- Oketeyeconne Oketeyeconne
- Coordinates: Community 31°38′35″N 85°04′50″W﻿ / ﻿31.64306°N 85.08056°W
- Country: United States
- State: Georgia
- County: Clay
- Elevation: 200 ft (61 m)
- Time zone: UTC-5 (Eastern (EST))
- • Summer (DST): UTC-4 (EDT)

= Oketeyeconne, Georgia =

Oketeyeconne was an unincorporated community in Clay County, Georgia, United States, which was located along the Chattahoochee River. Following legislation of the late 1940s, the United States Army Corps of Engineers constructed major dam and reservoir projects on the river. The manmade 46,000-acre Walter F. George Lake was developed north of the dam by the same name. Its construction and flooding required the evacuation of Oketeyeconne and its residents were forced to relocate elsewhere. The lake opened for use in 1963.

==Geography==
Oketeyeconne's latitude is 31.6432225 and its longitude is -85.0804849. The town was flooded to create Walter F. George Lake. It now lies under 90+ feet of water. It can be found with a depth finder by boat.

==History==
Archeologists have found evidence that earlier cultures of indigenous peoples have lived along the river since 1000 BC. Oketeyeconne was known historically as a Hitchiti-speaking town of the Lower Creek tribe in the late 1700s. It was the most southern of major towns affiliated with the Lower Creek, who ranged to the north. To the south were the Sawokli, Tamathli, Apalachicola, Yamasee, Mikasuki, and Seminole peoples.

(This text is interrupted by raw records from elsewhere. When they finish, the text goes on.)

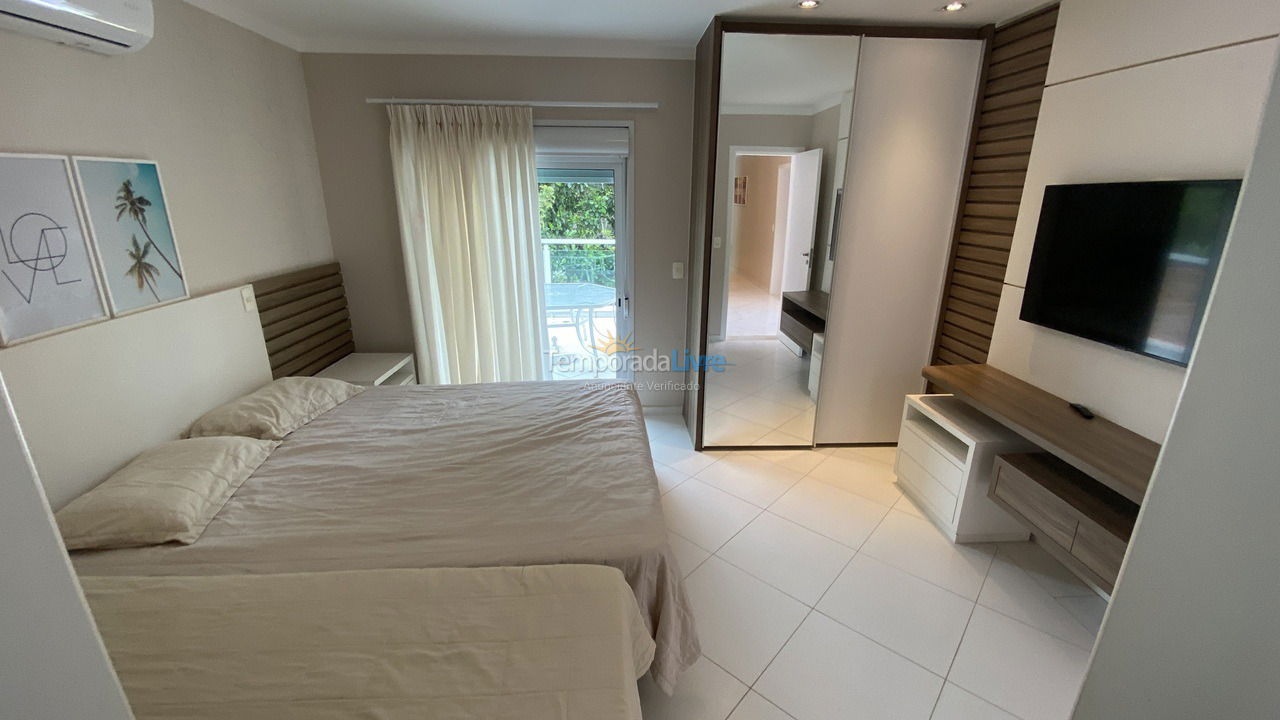 Casa para alquiler de vacaciones em Bertioga (Riviera de São Lourenço)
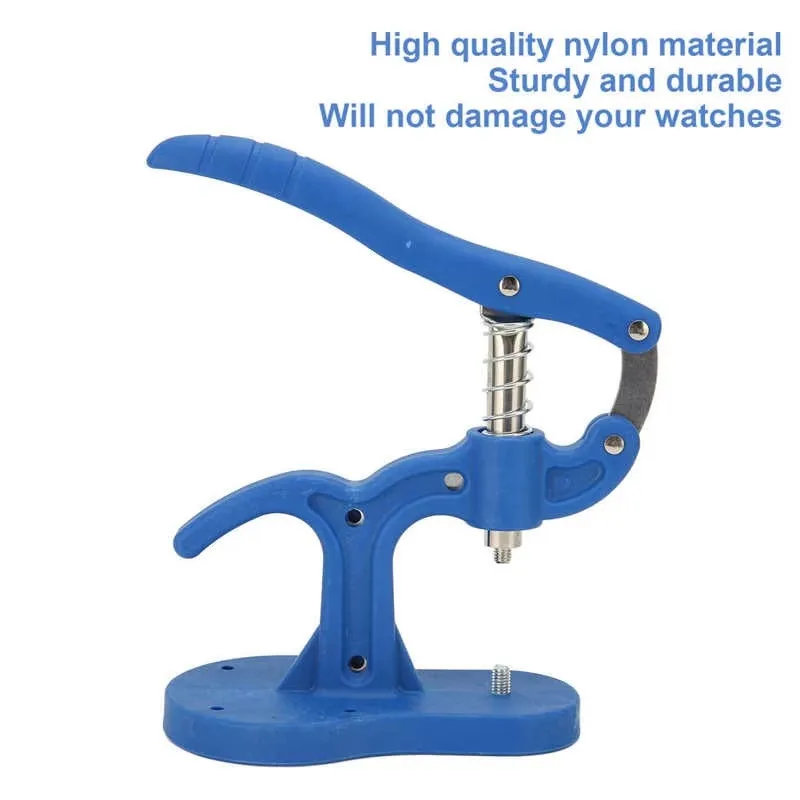 Watch Back Press Tool Set Nylo - Crystal Press Tool recension och pris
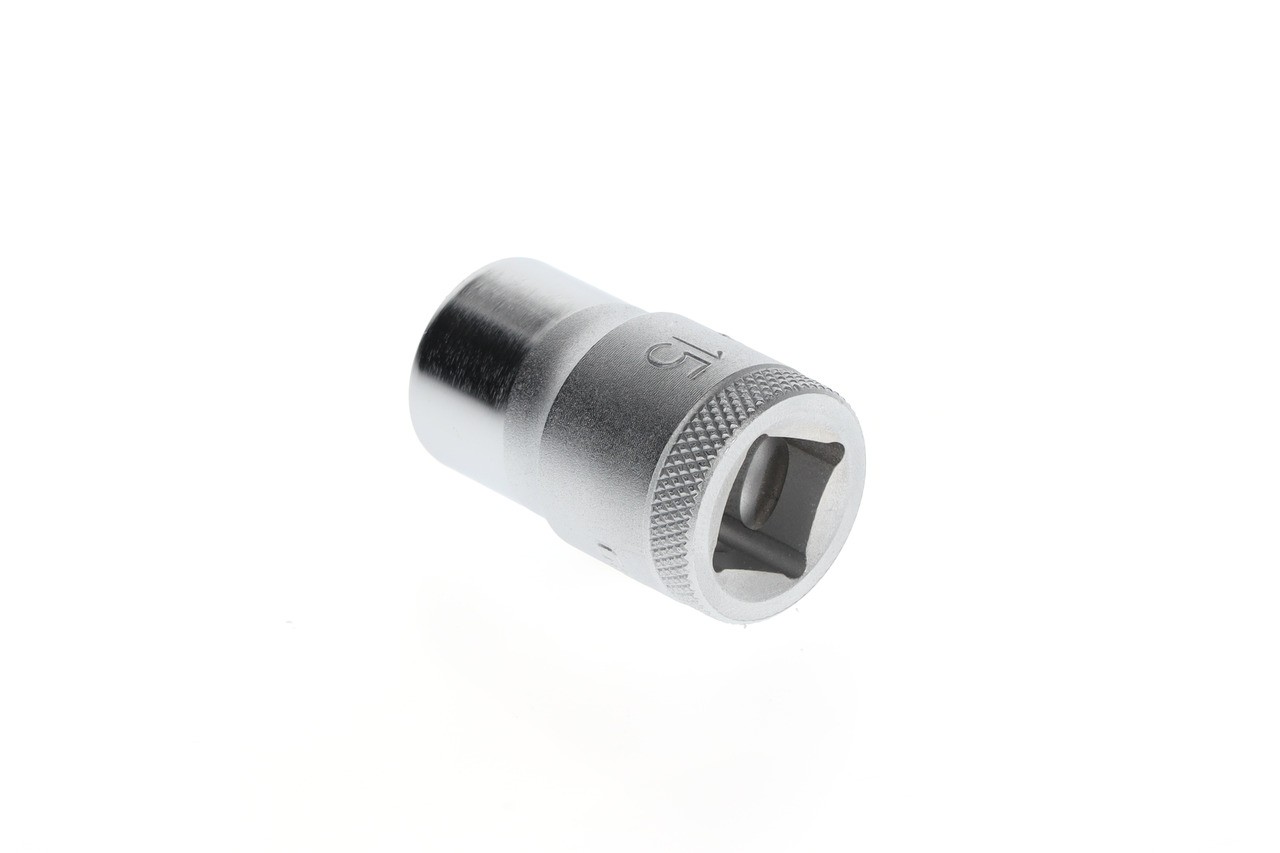 19 15 Vaso para llave de vaso 1/2", hexagonal 15 mm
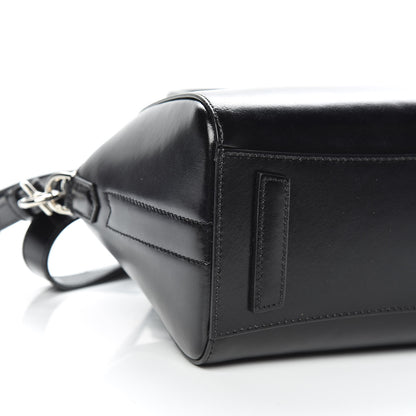 Givenchy Shiny Lord Calfskin Mini Antigona Black 8 of 10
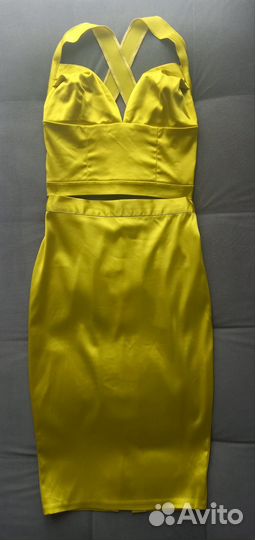 Платье двойка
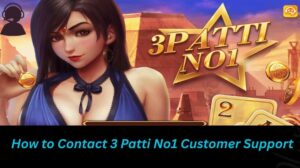 3 Patti No1 Customer Support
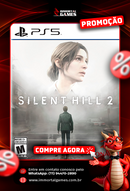 SILENT HILL 2 ps5 Digital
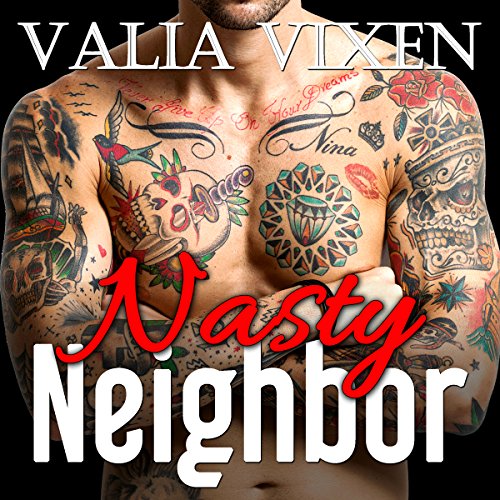 Cover of Nasty Neighbor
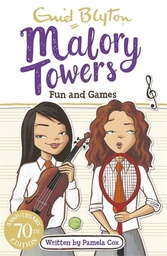 [9781444929966] Malory Towers fun and Games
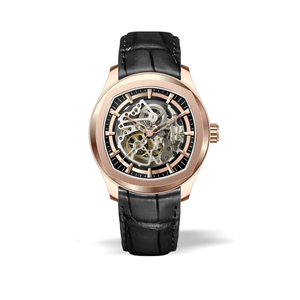 <span class=keywords><strong>Reloj</strong></span> de pulsera automático SEA GULL de bajo MOQ, transparente, de lujo, de acero inoxidable para hombre, con logotipo personalizado, relojes automáticos para hombre - Product Image 2
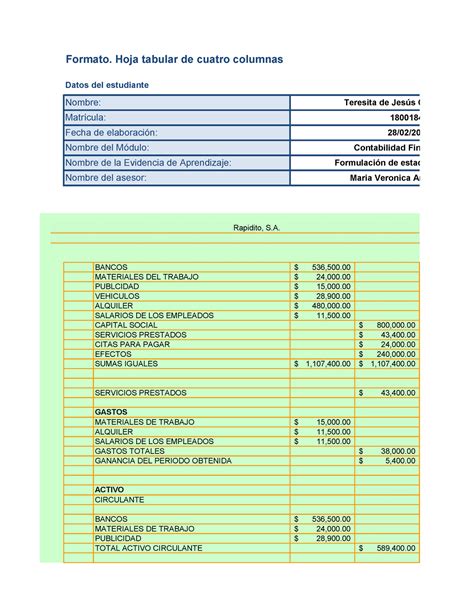 Garcia Teresita EFBasicos Formato Hoja Tabular De Cuatro Columnas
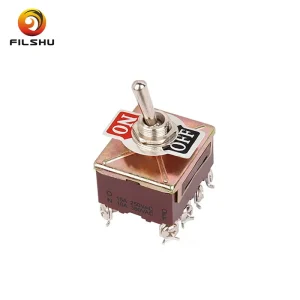 8 Pin Toggle Switch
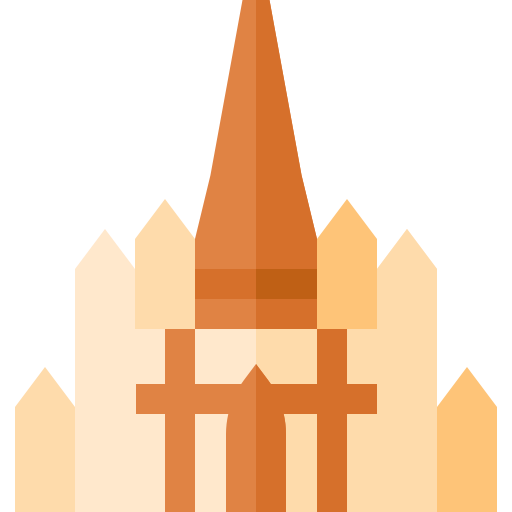 templo thatbyinnyu icono gratis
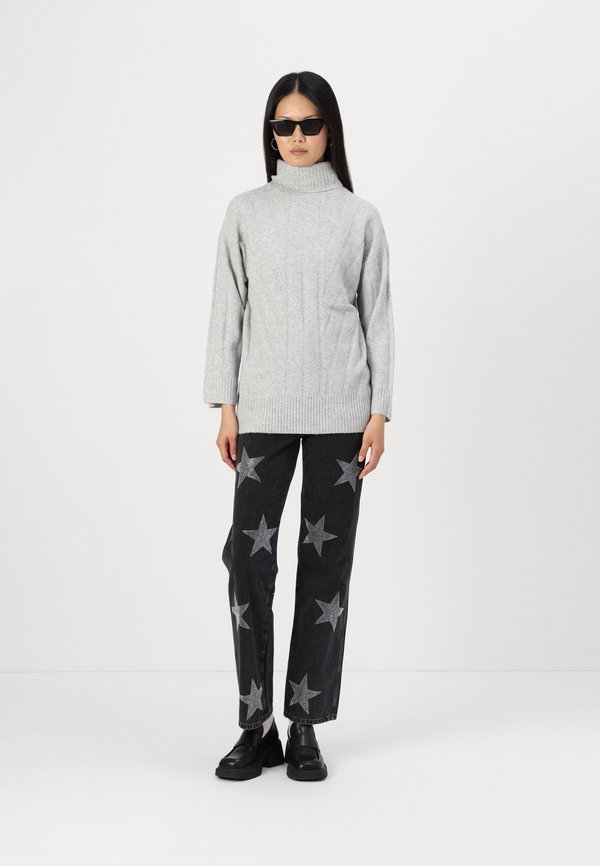 ONLY ONLJEANETT LIFE ROLL NECK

In 1799 Benjamin Hawkins, the United States Superintendent for Indian Affairs south of the Ohio River, described the settlement as being "a nice town settled on good land with room for livestock". He was encouraging Native Americans of the Southeast to adopt European-American farming techniques, and lived among the Creek.

Due to white settlers' encroaching on their territory, the Indian citizens of Oketeyeconne became disgruntled over food shortages and land seizure in the early 1800s. After the Creek Wars resulted in refugees coming into the area following defeat at Horseshoe Bend by Andrew Jackson of the United States Army, they appealed to the British for help in 1813. They had longstanding trading ties with the British dating to before the American Revolutionary War. The British tried to capitalize on Native American interests to attract allies during the War of 1812 with the United States. At this time, some whites believed that Native Americans of the area were acting as spies for British forces. The British considered the Chattahoochee to provide a possible invasion route, via the Apalachicola River, from Florida on the Gulf of Mexico.

During the Civil War, the residents of Oketeyeconne were divided in their affiliations, siding with both the CSA and the Union. The majority of the town's residents were Native Americans, descendants of people who had evaded Indian Removal of the 1830s, or agreed to become state citizens in exchange for being allowed to stay. The Muskogee-speaking Creek Confederation citizens sided with the Union during the war. Descendants of Seminole and other tribes historically affected by the Seminole Wars tended to side with the Confederacy.

The town remained unincorporated. During the mid-twentieth century, it was evacuated when the federal government took it over for development of water control and navigation projects on the river. Following legislation of the late 1940s, the United States Army Corps of Engineers constructed major dam and reservoir projects on the river. The manmade, 46,000-acre Walter F. George Lake was developed north of the dam by the same name. Its construction and flooding required the evacuation of Oketeyeconne. The lake opened for use in 1963.

==Legacy and honors==
- 1989, the community's Native American and War of 1812 history was told on a historical marker erected on the highway nearby.